I am blessed to live in a country where people can disagree along the road to a better community. I knew it when I was young. I know it better now because I have a wife, our children, this community. I believe in our ability to build upon what matters.

I’m older, out of uniform now. 

I’m still saluting when I hold my hand over my heart.

It is beautiful when we agree. Because we are American, we know it is sometimes beautiful when we don’t. The flag is a symbol of that beauty, our American conversation. It can be a hard talk.

I want to talk now about our flag and how I have represented both it and some of the people I have photographed for our newspaper.

Sometimes I have photographed people while they are saluting or pledging allegiance during meetings and other events. This may bother some people because I should be saluting, should be pledging while others do so. I see the looks. I understand them. 

I photograph those moments because they are beautiful to me. These moments tell us who we are and may become. They represent something greater than our individuality, our small communities among a greater community. 

It’s a ritual. A symbol of greater faith.

Late last year, President-elect Trump made a remark on social media that those who burn our flag deserve punishment, that they should even lose their citizenship.
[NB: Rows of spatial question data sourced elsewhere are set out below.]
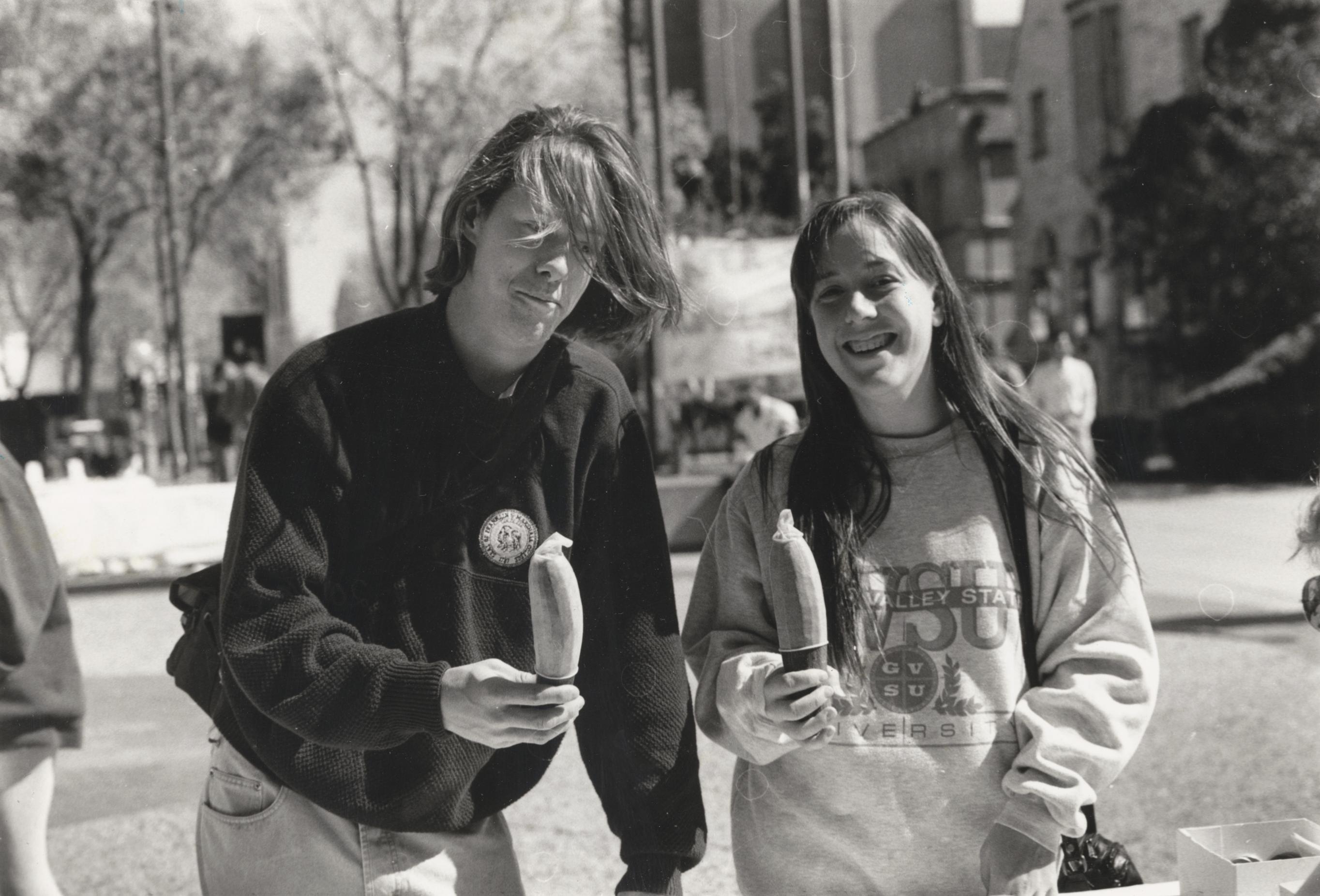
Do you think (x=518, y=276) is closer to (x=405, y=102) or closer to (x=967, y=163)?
(x=405, y=102)

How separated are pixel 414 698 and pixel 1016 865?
865mm

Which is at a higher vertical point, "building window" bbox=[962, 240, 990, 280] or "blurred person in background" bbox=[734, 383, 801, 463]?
"building window" bbox=[962, 240, 990, 280]

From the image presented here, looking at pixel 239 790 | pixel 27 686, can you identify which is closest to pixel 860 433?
pixel 239 790

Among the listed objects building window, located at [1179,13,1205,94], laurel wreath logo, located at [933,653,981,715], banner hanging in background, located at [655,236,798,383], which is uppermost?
building window, located at [1179,13,1205,94]

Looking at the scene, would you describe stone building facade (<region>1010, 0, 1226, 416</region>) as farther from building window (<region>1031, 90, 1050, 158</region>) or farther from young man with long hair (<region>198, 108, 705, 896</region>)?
young man with long hair (<region>198, 108, 705, 896</region>)

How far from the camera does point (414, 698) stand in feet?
4.97

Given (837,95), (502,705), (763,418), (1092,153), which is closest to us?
(502,705)

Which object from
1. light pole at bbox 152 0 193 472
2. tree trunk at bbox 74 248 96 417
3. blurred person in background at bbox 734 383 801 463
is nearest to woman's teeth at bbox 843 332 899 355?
light pole at bbox 152 0 193 472

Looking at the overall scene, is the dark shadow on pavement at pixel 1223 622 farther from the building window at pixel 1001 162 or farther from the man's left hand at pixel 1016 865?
the building window at pixel 1001 162

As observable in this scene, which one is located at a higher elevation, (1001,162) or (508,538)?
(1001,162)

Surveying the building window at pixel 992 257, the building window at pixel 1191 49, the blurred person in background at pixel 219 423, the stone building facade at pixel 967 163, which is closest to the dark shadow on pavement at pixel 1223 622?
the stone building facade at pixel 967 163

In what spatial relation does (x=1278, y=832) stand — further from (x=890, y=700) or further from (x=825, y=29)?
(x=825, y=29)

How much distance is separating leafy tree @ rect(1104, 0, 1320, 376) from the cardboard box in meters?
9.02

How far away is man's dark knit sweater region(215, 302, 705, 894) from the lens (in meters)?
1.54
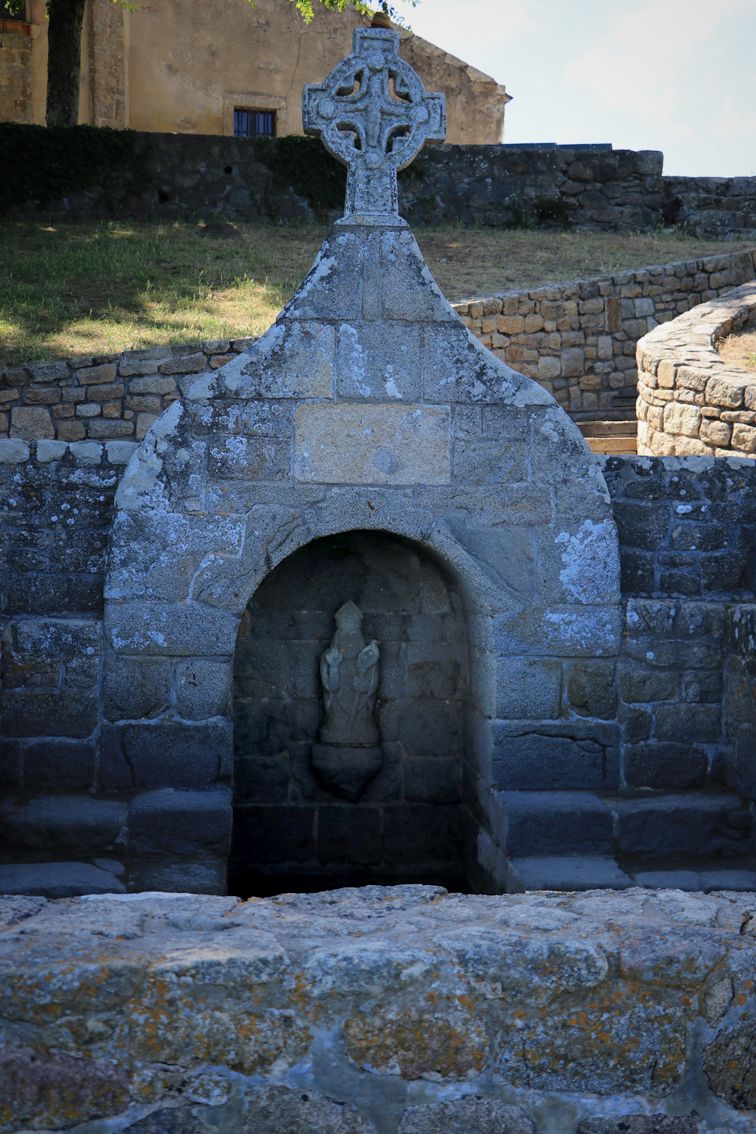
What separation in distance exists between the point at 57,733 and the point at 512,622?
187 centimetres

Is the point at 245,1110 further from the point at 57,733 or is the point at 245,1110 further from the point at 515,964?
the point at 57,733

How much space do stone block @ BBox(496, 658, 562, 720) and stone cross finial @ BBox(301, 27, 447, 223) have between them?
1.86 meters

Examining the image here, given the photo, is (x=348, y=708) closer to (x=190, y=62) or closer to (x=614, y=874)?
(x=614, y=874)

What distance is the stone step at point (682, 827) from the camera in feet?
16.4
I worry about civil liberties, but I’m sure the president-elect will work that out with the Supreme Court if he decides to return to this subject among many pressing concerns.

What I can do with what little power I have is try to do a better job saluting our flag in my life and work. 

I’ll also be careful about how the flag is represented here. 

I recently used images of the flag as a background to a column and as a detail placed beneath text in our election issue. An image of the flag, one of my old photos, is a repeated image at the website. There have been no complaints. There should have been. 

These images, as used in those instances, were decorative rather than documentary. I was careless.

One of the hard things about our newspaper, as we approach the end of its second year, is that readers endure my growing pains as an editor. 

I’ll try to judge images and advertising with better care. I’ll determine whether a representation of the flag is appropriate or, at least, important to news or events being documented. 

I am also retiring an image that is among my favorites. It runs on this page for the last time. The photograph shows a close look at a flag on the grave of a veteran. 

I love the image because of where I took it and who was with me. 

You see the depth of the blue, three white stars, threads that make the cloth, and a tiny spot of what I assume is red ink within one white star.

The red spot speaks to me about sacrifice, the cost of liberty. That’s how I see it. Others see things differently. Ours is a bumpy but beautiful arrangement.